After considering it for some time, I finally picked up a Panasonic Lumix S5 to try out.
It’s the baby of the Panasonic Lumix S-series cameras. The S1, S1-H and S1-R are all big cameras. I guess it’s all relative and if you use medium format or prefer a battery grip on your DSLR then maybe they don’t feel that big. But to me, next to the Fujifilm X-series in particular, they’re big. The S5 though is the smallest of the Lumix full-framers, and gets much closer in size and weight to, say, the Fuji X-T4.
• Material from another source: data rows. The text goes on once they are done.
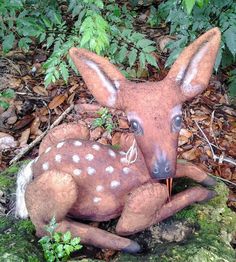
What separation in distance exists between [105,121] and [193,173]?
1.42 metres

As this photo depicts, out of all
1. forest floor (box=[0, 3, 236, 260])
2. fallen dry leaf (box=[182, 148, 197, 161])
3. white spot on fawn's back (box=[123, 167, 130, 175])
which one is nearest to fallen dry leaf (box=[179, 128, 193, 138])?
forest floor (box=[0, 3, 236, 260])

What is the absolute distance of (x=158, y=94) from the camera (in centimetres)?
213

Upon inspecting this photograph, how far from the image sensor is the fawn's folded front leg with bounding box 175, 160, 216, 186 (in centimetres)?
257

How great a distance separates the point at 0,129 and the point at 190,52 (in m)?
2.31

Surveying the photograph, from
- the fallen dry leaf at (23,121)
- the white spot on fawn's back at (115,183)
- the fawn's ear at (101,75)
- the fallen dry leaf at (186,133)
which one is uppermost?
the fawn's ear at (101,75)

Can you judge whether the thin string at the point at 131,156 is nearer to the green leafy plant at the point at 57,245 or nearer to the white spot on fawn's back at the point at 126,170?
the white spot on fawn's back at the point at 126,170

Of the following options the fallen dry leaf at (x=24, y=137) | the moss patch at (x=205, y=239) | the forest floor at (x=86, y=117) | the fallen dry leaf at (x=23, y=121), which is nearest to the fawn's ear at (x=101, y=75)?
the moss patch at (x=205, y=239)

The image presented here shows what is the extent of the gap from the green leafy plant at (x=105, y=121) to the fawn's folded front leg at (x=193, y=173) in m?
1.26

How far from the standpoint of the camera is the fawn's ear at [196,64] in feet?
7.09

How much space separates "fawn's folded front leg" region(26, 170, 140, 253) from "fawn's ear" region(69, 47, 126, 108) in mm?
404

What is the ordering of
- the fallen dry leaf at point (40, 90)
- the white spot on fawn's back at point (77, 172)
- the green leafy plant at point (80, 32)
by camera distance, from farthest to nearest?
the fallen dry leaf at point (40, 90) → the green leafy plant at point (80, 32) → the white spot on fawn's back at point (77, 172)

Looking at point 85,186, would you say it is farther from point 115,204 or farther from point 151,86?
point 151,86

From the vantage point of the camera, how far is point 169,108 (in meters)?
2.12

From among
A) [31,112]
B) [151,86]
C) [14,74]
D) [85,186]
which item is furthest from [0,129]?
[151,86]
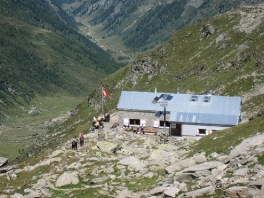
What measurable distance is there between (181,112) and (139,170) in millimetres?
30983

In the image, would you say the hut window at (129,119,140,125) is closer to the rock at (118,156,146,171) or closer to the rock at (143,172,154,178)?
the rock at (118,156,146,171)

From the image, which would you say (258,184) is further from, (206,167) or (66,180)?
(66,180)

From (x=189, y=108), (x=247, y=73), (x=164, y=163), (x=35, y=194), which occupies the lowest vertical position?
(x=35, y=194)

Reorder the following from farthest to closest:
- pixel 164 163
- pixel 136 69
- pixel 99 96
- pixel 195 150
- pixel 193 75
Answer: pixel 99 96 → pixel 136 69 → pixel 193 75 → pixel 195 150 → pixel 164 163

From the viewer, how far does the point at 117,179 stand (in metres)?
54.0

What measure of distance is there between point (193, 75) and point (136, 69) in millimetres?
36906

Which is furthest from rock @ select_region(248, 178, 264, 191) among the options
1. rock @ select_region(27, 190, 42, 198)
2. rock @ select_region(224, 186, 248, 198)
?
rock @ select_region(27, 190, 42, 198)

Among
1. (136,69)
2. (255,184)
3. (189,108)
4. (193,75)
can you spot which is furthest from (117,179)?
(136,69)

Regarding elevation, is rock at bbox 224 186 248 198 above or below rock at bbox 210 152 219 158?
below

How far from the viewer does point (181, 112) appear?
279 feet

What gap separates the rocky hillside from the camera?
4000 centimetres

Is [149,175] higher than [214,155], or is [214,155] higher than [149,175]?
[214,155]

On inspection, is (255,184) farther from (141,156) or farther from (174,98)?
(174,98)

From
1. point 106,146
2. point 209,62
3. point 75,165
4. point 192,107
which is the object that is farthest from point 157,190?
point 209,62
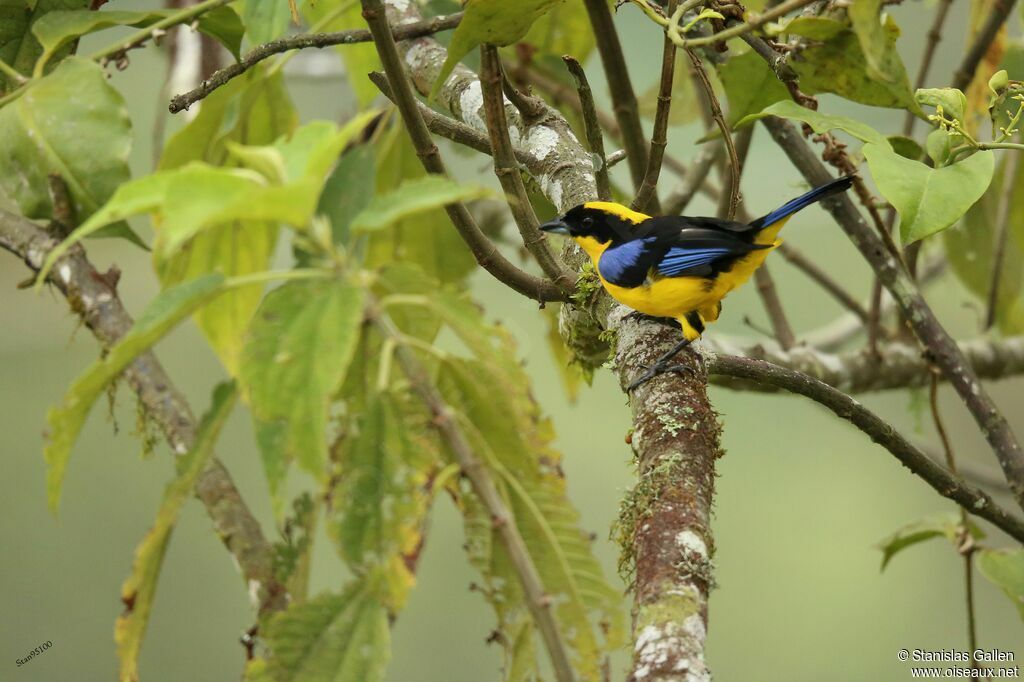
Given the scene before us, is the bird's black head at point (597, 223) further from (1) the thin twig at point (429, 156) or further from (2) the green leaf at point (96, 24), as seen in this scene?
(2) the green leaf at point (96, 24)

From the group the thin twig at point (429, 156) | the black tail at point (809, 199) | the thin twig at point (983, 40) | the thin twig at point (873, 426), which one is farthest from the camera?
the thin twig at point (983, 40)

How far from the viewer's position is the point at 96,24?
1210 millimetres

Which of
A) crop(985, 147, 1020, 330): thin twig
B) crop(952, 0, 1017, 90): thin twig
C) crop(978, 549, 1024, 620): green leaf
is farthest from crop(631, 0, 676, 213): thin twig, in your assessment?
crop(985, 147, 1020, 330): thin twig

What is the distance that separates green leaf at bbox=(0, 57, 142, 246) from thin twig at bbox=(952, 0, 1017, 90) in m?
1.65

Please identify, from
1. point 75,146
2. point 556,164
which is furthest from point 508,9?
point 75,146

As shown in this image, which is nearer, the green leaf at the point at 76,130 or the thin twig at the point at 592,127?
the green leaf at the point at 76,130

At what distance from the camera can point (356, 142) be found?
2215mm

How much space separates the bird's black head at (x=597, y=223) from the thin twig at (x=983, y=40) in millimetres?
925

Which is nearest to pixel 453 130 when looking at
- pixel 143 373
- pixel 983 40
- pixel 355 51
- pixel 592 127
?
pixel 592 127

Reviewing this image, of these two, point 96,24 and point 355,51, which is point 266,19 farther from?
point 355,51

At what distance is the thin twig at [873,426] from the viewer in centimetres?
117

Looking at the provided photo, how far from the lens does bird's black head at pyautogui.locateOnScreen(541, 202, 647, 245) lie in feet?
4.66

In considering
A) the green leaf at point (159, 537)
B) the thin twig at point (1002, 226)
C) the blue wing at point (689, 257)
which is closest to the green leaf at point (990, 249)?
the thin twig at point (1002, 226)

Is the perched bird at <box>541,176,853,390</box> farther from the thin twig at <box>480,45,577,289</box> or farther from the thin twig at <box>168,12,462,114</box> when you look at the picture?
the thin twig at <box>168,12,462,114</box>
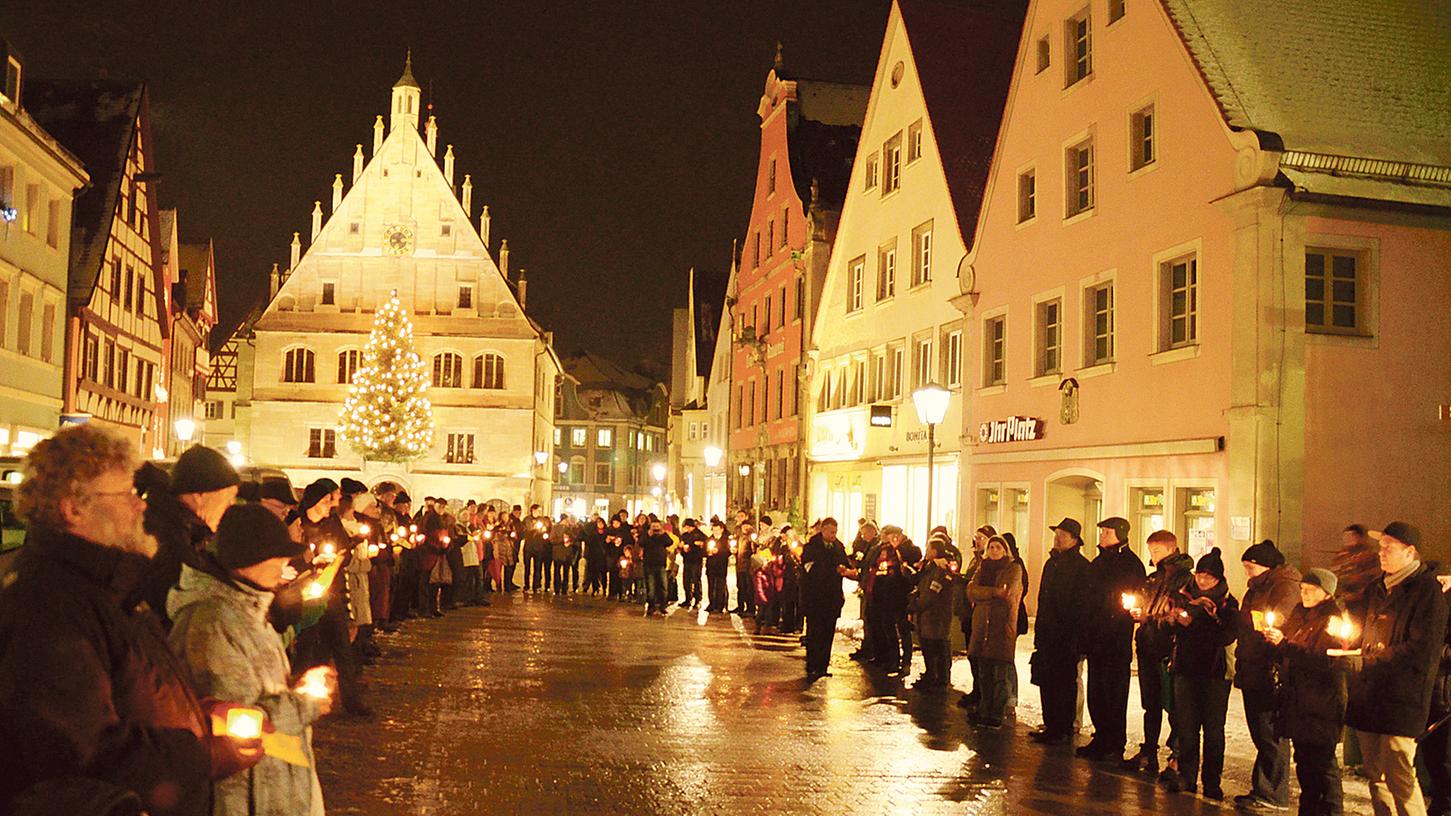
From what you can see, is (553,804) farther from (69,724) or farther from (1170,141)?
(1170,141)

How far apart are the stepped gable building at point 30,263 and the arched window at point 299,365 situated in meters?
24.0

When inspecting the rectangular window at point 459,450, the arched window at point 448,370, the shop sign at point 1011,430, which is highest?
the arched window at point 448,370

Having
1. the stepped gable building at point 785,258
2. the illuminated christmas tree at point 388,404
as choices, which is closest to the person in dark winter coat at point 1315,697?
the stepped gable building at point 785,258

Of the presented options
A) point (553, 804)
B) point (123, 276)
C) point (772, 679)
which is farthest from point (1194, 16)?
point (123, 276)

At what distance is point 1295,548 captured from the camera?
57.2 feet

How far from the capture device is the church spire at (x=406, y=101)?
185ft

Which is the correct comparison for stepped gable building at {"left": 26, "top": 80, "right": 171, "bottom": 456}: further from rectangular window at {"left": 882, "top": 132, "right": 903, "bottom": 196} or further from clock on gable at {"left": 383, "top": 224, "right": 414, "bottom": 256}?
rectangular window at {"left": 882, "top": 132, "right": 903, "bottom": 196}

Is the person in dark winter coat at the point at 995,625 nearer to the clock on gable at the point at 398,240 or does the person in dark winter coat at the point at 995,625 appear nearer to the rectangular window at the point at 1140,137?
the rectangular window at the point at 1140,137

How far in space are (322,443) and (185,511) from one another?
53951 millimetres

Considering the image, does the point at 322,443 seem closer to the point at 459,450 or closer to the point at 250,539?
the point at 459,450

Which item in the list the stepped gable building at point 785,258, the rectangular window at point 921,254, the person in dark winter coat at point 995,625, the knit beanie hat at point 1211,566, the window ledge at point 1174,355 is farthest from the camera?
the stepped gable building at point 785,258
I’ve been using Fujifilm cameras for so many years now that it seems strange to consider switching to another system. But I’d already traded in a few lenses and had some credit. And I’m intrigued by the S5, with using full-frame more, with dabbling more in video as I mentioned last time.
I thought about Sony and Canon and Nikon too of course. Sony is generally ahead in tech specs, but not UI. It seems like they release new cameras and lenses every few months. Amazing autofocus apparently. But technical doesn’t mean fun, the A7 III is relatively old, and they just didn’t appeal to me. Canon are up there too in terms of new technology. The R6 does seem very, very good. But mainstream too. And plastic. And more expensive than the other cameras I’ve been considering. Then there’s the Nikon Z6 II, and it is a great camera. Beautiful in the hand, to me, excellent ergonomics. If it was only for stills, Nikon are producing great cameras.
I’m torn a bit of the whole flippy screen thing. Maybe I’m old-school, and I still like for example that my Fuji X100F has a fixed screen rather than the tilt options in the X100V. But then there’s that whole Fuji X-Pro3 vibe, the idea of being able to hide the screen away and just use the viewfinder, with less temptation to keep reviewing the images. And a fully articulating screen does that. Maybe it’s seems trivial but how we use the screen has a big impact on the experience of a camera.
The Lumix S5 also has some nice video features, like waveforms, that should be fun to use. And it feels great in the hand too. Solid, and very customizable. And it’s well priced. $300 off in the US at the moment, so it’s now $2000 including the 20-60mm zoom. And it takes L-mount lenses, so that’s Sigma and Leica as well as Panasonic glass.
It’s an exciting camera, to me at least. I’ve only had it a few days. I’ll let you know how it does once I’ve had more chance to use it, and whether it’s likely to replace my Fujifilm X-T3 anytime soon.